■ Written problem 1:
Quote the part of the entries that opens with the line containing "As seen by the" and runs through the last line of the entries, with both ends included.

■ Passage given:

Moving one board solved the problem at least at this point. Like I said last nite do you want 25 BRP racers or 5?? Just for moving one board. I think that is no trouble. I spent $80.00 on other motors to test they did not burn up but were slow. 
The thing is ask the racers that ran on the modified track they had a much better time with that board removed.
If you want the board there so be it, Your the race director.
But when you have small turnouts because of a track that is not flowing or fun or blows up our stupid Chinese motors oh well !!!!!!!!!
It is very simple to make that board so it can be moved right back in place for the other cars. We will even move it. Just like the 1/18th truck guys put out the jumps.


----------



## Micro_Racer (Mar 27, 2002)

WOW -- looks like I missed an interesting night of racing!


----------



## EAGLERACER (Feb 1, 2005)

Track will be modified but I still dont belive its the layout its just a cheap easy FIX


----------



## BudBartos (Jan 1, 1970)

You got it a cheap easy fix to keep a good crowd happy  
I can't fix the chinese motors. It is real frustrating for me since it is the only thing I can't control on our cars.
Later!!!!!!!!!!!!


----------



## 2slow00 (Sep 26, 2001)

Moving the board did the trick. My motor wasn't hot after the main,but was hot with it there. I realy like racing at the Hobbytown track and hope that it stays open. You will get more new racers by keeping the layouts easy.


----------



## !diot (Feb 15, 2005)

The race director works for hours trying to design a track that will challenge the skills of the drivers and make for good racing. Now a few guys don't like it and want to change it because it is to difficult.

■ Recorded data:
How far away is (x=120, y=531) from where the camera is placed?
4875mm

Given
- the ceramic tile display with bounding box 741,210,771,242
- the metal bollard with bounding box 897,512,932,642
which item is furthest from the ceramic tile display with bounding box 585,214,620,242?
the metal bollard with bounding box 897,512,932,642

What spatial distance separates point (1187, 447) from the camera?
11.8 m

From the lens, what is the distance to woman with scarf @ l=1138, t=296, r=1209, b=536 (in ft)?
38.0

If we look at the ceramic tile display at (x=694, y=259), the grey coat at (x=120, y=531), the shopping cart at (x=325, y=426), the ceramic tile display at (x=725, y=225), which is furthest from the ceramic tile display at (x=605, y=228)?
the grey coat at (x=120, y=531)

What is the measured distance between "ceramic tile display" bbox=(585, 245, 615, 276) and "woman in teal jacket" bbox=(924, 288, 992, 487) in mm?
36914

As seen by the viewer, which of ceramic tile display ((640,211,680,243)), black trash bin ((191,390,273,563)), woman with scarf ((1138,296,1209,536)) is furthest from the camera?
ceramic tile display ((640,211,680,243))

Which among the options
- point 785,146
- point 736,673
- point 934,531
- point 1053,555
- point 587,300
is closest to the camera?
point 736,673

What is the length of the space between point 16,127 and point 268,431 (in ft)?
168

■ Written problem 2:
Print the whole race track thread above, word for word.

■ Written solution 1:
As seen by the viewer, which of ceramic tile display ((640,211,680,243)), black trash bin ((191,390,273,563)), woman with scarf ((1138,296,1209,536)) is furthest from the camera?
ceramic tile display ((640,211,680,243))

Which among the options
- point 785,146
- point 736,673
- point 934,531
- point 1053,555
- point 587,300
is closest to the camera?
point 736,673

What is the length of the space between point 16,127 and point 268,431 (in ft)?
168

■ Written solution 2:
Moving one board solved the problem at least at this point. Like I said last nite do you want 25 BRP racers or 5?? Just for moving one board. I think that is no trouble. I spent $80.00 on other motors to test they did not burn up but were slow. 
The thing is ask the racers that ran on the modified track they had a much better time with that board removed.
If you want the board there so be it, Your the race director.
But when you have small turnouts because of a track that is not flowing or fun or blows up our stupid Chinese motors oh well !!!!!!!!!
It is very simple to make that board so it can be moved right back in place for the other cars. We will even move it. Just like the 1/18th truck guys put out the jumps.


----------



## Micro_Racer (Mar 27, 2002)

WOW -- looks like I missed an interesting night of racing!


----------



## EAGLERACER (Feb 1, 2005)

Track will be modified but I still dont belive its the layout its just a cheap easy FIX


----------



## BudBartos (Jan 1, 1970)

You got it a cheap easy fix to keep a good crowd happy  
I can't fix the chinese motors. It is real frustrating for me since it is the only thing I can't control on our cars.
Later!!!!!!!!!!!!


----------



## 2slow00 (Sep 26, 2001)

Moving the board did the trick. My motor wasn't hot after the main,but was hot with it there. I realy like racing at the Hobbytown track and hope that it stays open. You will get more new racers by keeping the layouts easy.


----------



## !diot (Feb 15, 2005)

The race director works for hours trying to design a track that will challenge the skills of the drivers and make for good racing. Now a few guys don't like it and want to change it because it is to difficult.